Akte Penselin geschlossen

OLG Düsseldorf läßt § 129a-Anklage nicht zu / Keine Haftentschädigung / Ingrid Strobl weiter in Haft  ■  Aus Hamburg Kai von Appen

Die Anklage der Bundesanwaltschaft gegen Ulla Penselin ist vom 5. Strafsenat des Oberlandesgerichts Düsseldorf nicht zugelassen worden. Die Hamburger Gentechnologie-Kritikerin soll sich wegen „Mitgliedschaft in einer terroristischen Vereinigung“ (§ 129a) verantworten. In dem Ablehnungsbeschluß heißt es, weitere Ermittlungen des Bundeskriminalamtes (BKA) und der Bundesanwaltschaft (BAW) hätten die entlastenden Aussagen der Beschuldigten während des letzten Haftprüfungstermins im August bestätigt.
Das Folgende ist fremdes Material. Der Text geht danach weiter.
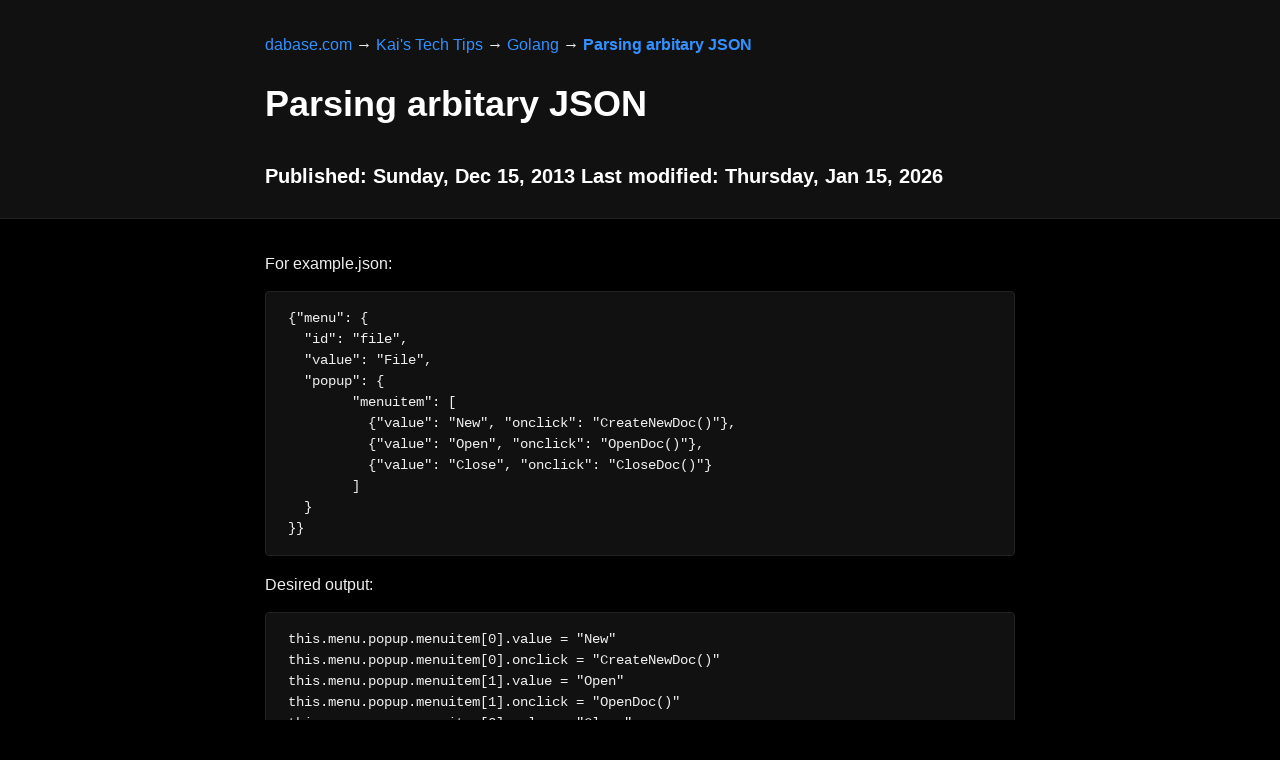

--- FILE ---
content_type: text/html
request_url: https://dabase.com/e/15003/
body_size: 2207
content:
<!DOCTYPE html>
<html lang="en"><head>
  <meta charset="utf-8" />
  <title>Parsing arbitary JSON</title>
  <meta
    name="description"
    content="For example.json:
{&quot;menu&quot;: {
  &quot;id&quot;: &quot;file&quot;,
  &quot;value&quot;: &quot;File&quot;,
  &quot;popup&quot;: {
	&quot;menuitem&quot;: [
	  {&quot;value&quot;: &quot;New&quot;, &quot;onclick&quot;: &quot;CreateNewDoc()&quot;},
	  {&quot;value&quot;: &quot;Open&quot;, &quot;onclick&quot;: &quot;OpenDoc()&quot;},
	  {&quot;value&quot;: &quot;Close&quot;, &quot;onclick&quot;: &quot;CloseDoc()&quot;}
	]
  }
}}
Damals schon hatte der Senat des Oberlandesgerichts (OLG) die sofortige Aussetzung der Untersuchungshaft angeordnet.

Mit dieser Entscheidung hat die bundesdeutsche Kriminalisierungsstrategie von Gentechnologie-KritikerInnen

-die mit der spektakulären Großrazzia vom 18. Dezember letzten Jahres einen Höhepunkt erlangte - eine empfindliche Niederlage erlitten. Damals durchsuchten BeamtInnen des BKA bundesweit 33 Wohnungen und Frauenprojekte. Sie beschlagnahmten umfangreiches Material zum Thema Gentechnologie und Reproduktionmedizin. Gegen die Hamburger Setzerin Ulla Penselin und die Kölner 'Emma'-Journalistin Ingrid Strobl beantragte die BAW nach § 129a Haftbefehl wegen des Verdachts der Mitgliedschaft in der „Roten Zora“. Beide wanderten auf Weisung des Bundesgerichtshofs in Untersuchungshaft.

Während Ingrid Strobl in der Anklageschrift vorgeworfen wird, durch den Ankauf eines Weckers in einen Anschlag auf die Lufthansa-Zentrale involviert zu sein, sollte Ulla Penselin in die Anschlagsserie auf die Adler-Werke verwickelt gewesen sein. Fortsetzung auf Seite 2

Die „Rote Zora“ hatte sich zu Brandanschlägen auf verschiedene Adler-Filialen bekannt. In dem Bekennerschreiben wurde die Ausbeutung südkoreanischer Frauen durch das Unternehmen angeprangert.

Die BAW stützte ihre Indizienkette auf eine umfangreiche Observation der Hamburger Setzerin. Danach habe Ulla Penselin angeblich an „zwei konspirativen Treffen“ in Osnabrück und Telgte teilgenommen. Dort soll nach Auffassung der BAW über die Vorbereitung der Adler-Anschläge diskutiert worden sein. Daß dem nicht so war, machte Ulla im letzten Haftprüfungstermin am 19.August deutlich. In einer Einlassung machte sie klar, daß es sich bei den inkriminierten Treffen lediglich um Redaktionskonferenzen der Gentechnologie-Zeitschrift 'e.Colibri‘ gehandelt hatte. Außerdem konnte wohl kaum von Konspirativität gesprochen werden, da die Hamburgerin - trotz Kenntnis über die laufende Observation - bei Übernachtungen immer ihren richtigen Namen angegeben hatte. Diese Darstellung überzeugte die Oberlandesrichter, die den Haftbefehl aufhoben. Ob die Bundesanwaltschaft vor dem Bundesgerichtshof gegen die OLG-Klageabweisung Beschwerde einlegen wird, ist derzeit noch unklar. BAW-Sprecher Alexander Praechtel: „Wir müssen uns erstmal die Gründe angucken und dann in aller Ruhe überlegen.“ Trotzdem lehnt es das OLG ab, der Setzerin für die fast achtmonatige Untersuchungshaft eine Entschädigung zu gewähren. Die Richter begründen dies damit, daß die Setzerin sich „unvernünftig“ verhalten habe, indem sie versucht hatte, ihre unbeliebten Beschatter abzuschütteln, statt diese anzusprechen.